Combination forecast bet

The possible variations of a combination forecast bet can be difficult to understand, but it's very important to comprehend them in detail before placing a bet of this nature so that you don’t suffer frustration or avoidable loss. 

A combination forecast bet allows the bettor to select between three and six participants in a race and state that any combination of these participants will finish in the top two. For example, a bettor may wish to place a combination forecast bet on three selections. This means that there are six bets being placed. In this scenario, the bettor has selected Horse 2, Horse 5 and Horse 7, and so the following bets are made.
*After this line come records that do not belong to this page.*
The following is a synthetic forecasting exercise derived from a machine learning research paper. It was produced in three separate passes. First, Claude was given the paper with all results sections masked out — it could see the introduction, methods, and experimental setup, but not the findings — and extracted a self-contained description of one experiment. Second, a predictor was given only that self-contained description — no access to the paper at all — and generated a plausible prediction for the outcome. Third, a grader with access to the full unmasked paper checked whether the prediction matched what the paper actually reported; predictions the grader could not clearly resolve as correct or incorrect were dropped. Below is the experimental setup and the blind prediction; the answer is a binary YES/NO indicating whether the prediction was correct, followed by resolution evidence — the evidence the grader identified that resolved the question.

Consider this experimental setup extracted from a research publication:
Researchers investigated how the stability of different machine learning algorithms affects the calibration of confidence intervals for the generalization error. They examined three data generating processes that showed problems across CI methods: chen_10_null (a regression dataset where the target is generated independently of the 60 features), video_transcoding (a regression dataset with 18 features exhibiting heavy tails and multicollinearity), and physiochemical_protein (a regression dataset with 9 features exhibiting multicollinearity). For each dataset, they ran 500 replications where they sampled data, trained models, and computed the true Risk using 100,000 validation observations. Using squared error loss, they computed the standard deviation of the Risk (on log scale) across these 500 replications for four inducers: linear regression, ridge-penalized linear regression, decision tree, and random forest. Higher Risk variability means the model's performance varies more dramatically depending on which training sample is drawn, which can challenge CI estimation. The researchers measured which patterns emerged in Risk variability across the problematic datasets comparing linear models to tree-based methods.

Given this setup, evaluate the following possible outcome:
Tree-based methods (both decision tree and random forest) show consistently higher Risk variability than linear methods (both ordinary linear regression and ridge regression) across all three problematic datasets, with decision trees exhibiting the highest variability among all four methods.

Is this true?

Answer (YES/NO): NO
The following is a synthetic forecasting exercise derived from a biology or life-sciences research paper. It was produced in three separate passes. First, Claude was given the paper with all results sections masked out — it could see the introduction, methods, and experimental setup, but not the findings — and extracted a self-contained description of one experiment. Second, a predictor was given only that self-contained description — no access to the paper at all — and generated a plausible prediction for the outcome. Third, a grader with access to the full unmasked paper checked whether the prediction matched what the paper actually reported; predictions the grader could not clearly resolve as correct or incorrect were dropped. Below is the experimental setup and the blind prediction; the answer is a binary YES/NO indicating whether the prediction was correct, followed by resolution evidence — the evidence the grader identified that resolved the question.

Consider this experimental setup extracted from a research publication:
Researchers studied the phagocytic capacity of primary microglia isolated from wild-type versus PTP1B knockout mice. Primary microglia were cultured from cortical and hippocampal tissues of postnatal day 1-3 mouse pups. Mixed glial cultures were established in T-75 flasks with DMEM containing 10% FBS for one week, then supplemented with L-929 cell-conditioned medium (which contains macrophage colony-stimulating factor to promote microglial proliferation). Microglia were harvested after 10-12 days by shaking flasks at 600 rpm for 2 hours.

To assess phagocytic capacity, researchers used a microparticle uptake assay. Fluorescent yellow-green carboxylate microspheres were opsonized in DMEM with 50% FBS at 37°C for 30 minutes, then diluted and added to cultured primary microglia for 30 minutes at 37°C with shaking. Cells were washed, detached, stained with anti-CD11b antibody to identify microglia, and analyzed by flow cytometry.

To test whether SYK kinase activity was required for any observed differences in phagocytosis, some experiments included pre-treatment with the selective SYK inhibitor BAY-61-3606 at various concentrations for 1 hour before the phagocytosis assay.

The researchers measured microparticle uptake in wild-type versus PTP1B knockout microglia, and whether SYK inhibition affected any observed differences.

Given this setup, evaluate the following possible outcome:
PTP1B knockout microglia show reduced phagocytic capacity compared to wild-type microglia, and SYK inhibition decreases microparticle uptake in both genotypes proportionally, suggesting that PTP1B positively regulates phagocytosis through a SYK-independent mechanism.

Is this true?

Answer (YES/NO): NO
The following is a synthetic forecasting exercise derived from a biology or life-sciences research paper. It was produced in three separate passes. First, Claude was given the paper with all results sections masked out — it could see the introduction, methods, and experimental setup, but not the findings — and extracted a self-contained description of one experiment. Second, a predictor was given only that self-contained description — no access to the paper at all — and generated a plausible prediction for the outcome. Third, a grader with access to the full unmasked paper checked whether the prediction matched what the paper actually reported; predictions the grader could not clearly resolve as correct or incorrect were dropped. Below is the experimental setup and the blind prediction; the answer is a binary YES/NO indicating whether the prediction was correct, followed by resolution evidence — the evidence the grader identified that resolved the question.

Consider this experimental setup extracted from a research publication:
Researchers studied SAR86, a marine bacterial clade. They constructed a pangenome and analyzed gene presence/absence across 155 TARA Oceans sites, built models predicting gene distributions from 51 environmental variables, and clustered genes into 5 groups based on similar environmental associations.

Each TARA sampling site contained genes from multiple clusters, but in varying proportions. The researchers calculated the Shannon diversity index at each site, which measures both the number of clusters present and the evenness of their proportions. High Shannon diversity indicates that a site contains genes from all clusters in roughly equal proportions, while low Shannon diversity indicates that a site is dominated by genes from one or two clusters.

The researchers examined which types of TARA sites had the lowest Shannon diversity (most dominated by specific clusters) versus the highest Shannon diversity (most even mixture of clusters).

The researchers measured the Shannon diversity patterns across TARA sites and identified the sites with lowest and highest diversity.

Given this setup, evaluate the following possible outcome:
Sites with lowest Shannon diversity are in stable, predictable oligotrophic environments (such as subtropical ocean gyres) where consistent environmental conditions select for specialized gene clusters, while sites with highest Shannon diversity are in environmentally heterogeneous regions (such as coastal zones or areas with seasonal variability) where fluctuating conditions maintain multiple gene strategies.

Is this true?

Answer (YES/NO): NO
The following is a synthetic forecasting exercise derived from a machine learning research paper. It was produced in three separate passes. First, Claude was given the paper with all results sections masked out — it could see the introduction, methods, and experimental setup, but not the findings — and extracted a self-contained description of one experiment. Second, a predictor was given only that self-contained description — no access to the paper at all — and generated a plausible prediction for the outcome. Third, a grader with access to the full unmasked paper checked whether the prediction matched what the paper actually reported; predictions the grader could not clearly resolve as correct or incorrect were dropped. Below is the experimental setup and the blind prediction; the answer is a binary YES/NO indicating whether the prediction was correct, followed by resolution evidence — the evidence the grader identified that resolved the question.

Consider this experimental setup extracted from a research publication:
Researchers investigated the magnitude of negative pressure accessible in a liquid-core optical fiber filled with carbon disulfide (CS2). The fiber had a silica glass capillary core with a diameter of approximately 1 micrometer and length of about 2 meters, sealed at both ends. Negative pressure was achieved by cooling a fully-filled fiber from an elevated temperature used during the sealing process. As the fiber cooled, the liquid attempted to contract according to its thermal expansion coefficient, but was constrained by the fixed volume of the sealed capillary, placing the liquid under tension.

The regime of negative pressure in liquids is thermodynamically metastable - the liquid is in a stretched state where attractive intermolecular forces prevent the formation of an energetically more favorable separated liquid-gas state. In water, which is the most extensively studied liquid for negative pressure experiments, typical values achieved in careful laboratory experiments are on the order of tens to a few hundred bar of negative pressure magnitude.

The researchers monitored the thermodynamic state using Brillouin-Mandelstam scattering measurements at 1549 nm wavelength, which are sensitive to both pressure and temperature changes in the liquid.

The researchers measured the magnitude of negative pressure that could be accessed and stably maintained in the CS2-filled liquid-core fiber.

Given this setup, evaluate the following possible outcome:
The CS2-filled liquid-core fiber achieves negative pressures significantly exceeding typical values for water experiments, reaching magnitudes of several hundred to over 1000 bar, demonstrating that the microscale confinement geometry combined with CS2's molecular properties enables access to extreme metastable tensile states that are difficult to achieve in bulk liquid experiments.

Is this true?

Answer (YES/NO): NO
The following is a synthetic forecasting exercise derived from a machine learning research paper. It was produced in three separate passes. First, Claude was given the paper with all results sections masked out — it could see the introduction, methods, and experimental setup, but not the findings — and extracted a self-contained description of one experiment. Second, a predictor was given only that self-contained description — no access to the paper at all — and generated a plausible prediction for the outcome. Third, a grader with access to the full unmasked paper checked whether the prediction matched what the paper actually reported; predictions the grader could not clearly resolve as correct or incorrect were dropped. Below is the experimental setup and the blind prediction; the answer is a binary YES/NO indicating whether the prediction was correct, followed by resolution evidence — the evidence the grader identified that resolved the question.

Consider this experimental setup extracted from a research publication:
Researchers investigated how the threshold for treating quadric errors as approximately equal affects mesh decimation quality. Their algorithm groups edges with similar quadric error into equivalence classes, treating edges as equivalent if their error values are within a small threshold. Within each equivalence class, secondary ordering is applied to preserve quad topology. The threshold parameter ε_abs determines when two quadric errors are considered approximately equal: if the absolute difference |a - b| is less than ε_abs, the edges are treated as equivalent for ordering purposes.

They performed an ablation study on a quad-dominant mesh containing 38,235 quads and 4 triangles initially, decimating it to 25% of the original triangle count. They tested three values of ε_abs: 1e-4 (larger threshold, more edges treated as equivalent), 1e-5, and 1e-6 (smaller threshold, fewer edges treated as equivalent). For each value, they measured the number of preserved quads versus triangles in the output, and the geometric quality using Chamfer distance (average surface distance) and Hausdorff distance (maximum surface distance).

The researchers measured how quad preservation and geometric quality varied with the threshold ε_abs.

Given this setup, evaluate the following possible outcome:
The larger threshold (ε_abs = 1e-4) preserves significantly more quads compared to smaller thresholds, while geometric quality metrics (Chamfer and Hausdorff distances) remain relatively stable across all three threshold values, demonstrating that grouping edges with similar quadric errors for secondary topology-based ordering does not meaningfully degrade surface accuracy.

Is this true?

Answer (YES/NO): NO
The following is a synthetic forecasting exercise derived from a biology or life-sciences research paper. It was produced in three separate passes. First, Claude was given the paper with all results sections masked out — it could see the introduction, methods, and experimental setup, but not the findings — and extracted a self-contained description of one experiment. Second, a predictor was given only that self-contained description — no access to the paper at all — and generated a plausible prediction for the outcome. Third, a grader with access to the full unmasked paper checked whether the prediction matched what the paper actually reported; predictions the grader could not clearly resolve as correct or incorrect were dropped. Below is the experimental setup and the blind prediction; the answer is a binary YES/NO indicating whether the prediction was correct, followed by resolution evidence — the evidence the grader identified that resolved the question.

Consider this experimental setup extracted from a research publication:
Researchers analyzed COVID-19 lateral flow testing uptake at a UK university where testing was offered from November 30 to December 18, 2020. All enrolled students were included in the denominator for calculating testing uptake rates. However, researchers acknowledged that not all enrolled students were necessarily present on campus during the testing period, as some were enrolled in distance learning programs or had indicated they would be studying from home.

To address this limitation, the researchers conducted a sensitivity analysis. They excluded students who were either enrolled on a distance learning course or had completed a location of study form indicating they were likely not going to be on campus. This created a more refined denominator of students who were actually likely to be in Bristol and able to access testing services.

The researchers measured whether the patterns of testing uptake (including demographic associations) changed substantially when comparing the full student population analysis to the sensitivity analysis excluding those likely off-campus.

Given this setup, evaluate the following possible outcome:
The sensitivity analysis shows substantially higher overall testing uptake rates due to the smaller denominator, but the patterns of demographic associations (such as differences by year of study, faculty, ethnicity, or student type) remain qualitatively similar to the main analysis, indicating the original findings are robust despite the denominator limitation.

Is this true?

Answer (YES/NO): NO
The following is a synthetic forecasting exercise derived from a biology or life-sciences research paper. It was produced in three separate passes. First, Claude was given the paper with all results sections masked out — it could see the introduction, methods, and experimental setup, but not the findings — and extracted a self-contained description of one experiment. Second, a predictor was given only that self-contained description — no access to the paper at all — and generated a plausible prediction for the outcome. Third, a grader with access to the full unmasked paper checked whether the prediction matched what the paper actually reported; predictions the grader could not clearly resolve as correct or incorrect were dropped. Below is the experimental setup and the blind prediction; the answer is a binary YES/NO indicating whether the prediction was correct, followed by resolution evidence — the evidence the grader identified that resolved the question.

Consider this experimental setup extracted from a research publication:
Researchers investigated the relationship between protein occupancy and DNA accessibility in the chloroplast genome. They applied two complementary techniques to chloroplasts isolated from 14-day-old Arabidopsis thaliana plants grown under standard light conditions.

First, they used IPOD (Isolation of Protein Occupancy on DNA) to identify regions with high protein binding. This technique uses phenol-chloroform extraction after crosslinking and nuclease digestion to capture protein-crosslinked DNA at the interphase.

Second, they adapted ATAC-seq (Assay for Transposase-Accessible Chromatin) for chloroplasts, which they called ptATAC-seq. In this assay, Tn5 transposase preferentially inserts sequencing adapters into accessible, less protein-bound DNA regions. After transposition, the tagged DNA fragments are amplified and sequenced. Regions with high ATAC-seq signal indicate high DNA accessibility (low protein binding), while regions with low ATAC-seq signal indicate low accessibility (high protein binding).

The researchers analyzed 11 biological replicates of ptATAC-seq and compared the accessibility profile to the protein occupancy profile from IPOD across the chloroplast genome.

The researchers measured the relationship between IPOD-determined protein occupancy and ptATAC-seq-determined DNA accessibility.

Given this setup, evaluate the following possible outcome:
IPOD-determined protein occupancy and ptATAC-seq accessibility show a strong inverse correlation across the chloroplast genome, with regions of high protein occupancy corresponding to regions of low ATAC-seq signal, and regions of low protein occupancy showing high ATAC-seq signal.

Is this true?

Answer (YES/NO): NO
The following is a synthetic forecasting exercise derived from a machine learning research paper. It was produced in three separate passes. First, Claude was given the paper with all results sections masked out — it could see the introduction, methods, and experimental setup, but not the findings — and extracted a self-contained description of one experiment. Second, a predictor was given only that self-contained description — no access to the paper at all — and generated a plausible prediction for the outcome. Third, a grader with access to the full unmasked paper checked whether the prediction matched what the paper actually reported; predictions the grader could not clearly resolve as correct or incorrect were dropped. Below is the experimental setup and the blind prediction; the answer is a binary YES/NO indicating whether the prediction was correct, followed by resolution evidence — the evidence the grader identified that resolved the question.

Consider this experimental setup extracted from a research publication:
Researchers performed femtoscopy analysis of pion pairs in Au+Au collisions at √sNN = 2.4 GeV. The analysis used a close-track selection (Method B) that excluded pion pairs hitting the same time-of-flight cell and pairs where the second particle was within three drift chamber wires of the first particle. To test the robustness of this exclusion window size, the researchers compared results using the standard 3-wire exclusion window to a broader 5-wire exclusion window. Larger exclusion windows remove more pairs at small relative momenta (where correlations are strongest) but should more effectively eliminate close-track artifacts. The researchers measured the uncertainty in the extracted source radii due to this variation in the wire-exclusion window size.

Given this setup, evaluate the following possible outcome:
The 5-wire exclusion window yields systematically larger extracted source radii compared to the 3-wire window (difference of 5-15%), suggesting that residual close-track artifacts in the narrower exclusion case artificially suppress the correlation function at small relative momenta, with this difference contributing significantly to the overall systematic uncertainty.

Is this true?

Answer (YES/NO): NO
• In the first bet, the bettor is stating that Horse 2 will win and Horse 5 will finish in second place

• In the second bet, the bettor is stating that Horse 2 will win and Horse 7 will finish in second place

• In the third bet, the bettor is stating that Horse 5 will win and Horse 2 will finish in second place

• In the fourth bet, the bettor is stating that Horse 5 will win and Horse 7 will finish in second place

• In the fifth bet, the bettor is stating that Horse 7 will win and Horse 2 will finish in second place

• In the sixth and final bet, the bettor is stating that Horse 7 will win and Horse 5 will finish in second place

With each additional selection, the possibilities become more complicated and the number of bets being made gets higher. Six is the maximum number of selections a bettor can make and this creates a very complicated set of circumstances. In this scenario, the bettor might select Horses 1 through 6 and in just the scenario that Horse 1 wins, there are a number of bets that are being made: 

• In the first bet, the bettor is stating that Horse 1 will win and Horse 2 will finish in second

• In the second bet, the bettor is stating that Horse 1 will win and Horse 3 will finish in second

• In the third bet, the bettor is stating that Horse 1 will win and Horse 4 will finish in second

• In the fourth bet, the bettor is stating that Horse 1 will win and Horse 5 will finish in second

• In the fifth bet, the bettor is stating that Horse 1 will win and Horse 6 will finish in second

This is why a six selection combination forecast bet would end up with 30 bets. A bet is made for every one of the selections to win with the other selections finishing in second. 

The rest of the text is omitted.